| What you will do |
Write out word for word the part of the article below on Algirdas Toleikis and his work on molecular motors, starting with "16 April 2025" and going on through "laboratory in Vilnius.".

| Reading passage |
16 April 2025 – Algirdas Toleikis became fascinated by molecular motors during his postdoctoral work at Warwick University, and thanks to an EMBO Installation Grant now studies helicases in his own laboratory in Vilnius.
“I remember when I saw for the first time this purified molecule, which is just a protein, just one molecule, and you put it on a glass slide and you see that it actually moves! It knows its job and it does its thing although it’s a single molecule with no brain, nothing,” he says.
“I like imagining molecular motors as cars in a busy city, and to navigate the city you need to be quite intelligent. You need to know how to drive the car, you need to know what you’re doing on the road. By the same comparison when I think about molecular motors, that just blows my mind.”
Toleikis’ journey from postdoc to Group Leader included more than a year working as a computer programmer while applying for funding but his heart remained in research.
“Sometimes people want a less risky and permanent job without the hassles of the academic arena. But, oh God, it’s boring! I wanted to go back to this risky and adventurous world,” he says. His EMBO Installation Grant made the transition back to academia and has been “absolutely amazing”.

| Supplied data |
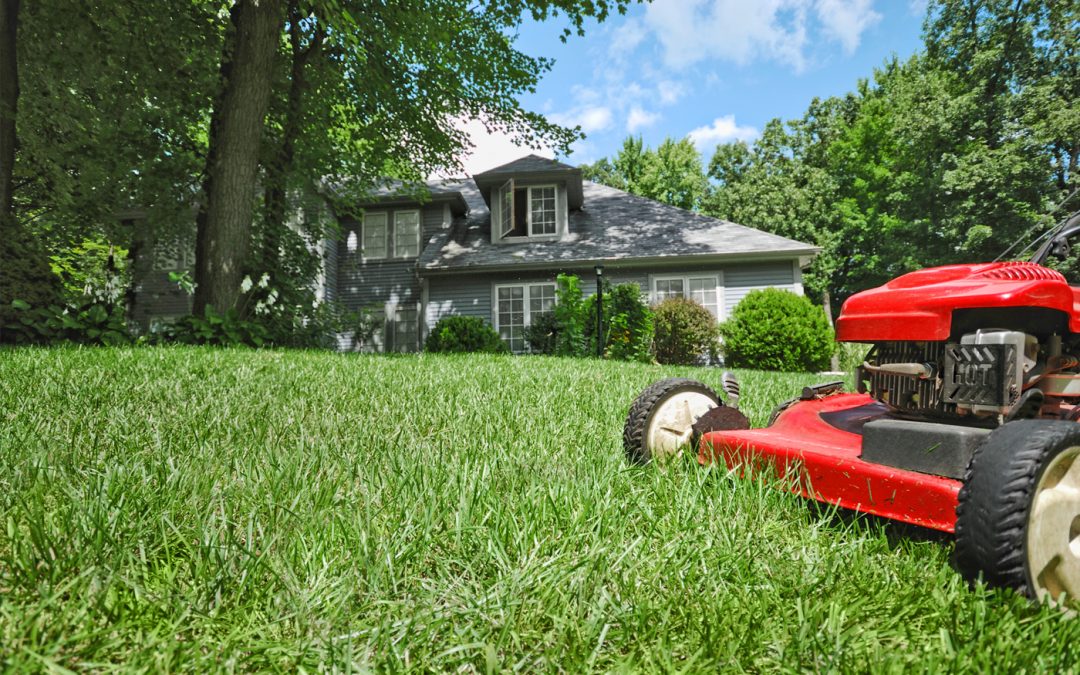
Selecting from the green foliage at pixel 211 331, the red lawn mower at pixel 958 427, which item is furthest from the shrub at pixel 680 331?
the red lawn mower at pixel 958 427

| Result of the exercise |
16 April 2025 – Algirdas Toleikis became fascinated by molecular motors during his postdoctoral work at Warwick University, and thanks to an EMBO Installation Grant now studies helicases in his own laboratory in Vilnius.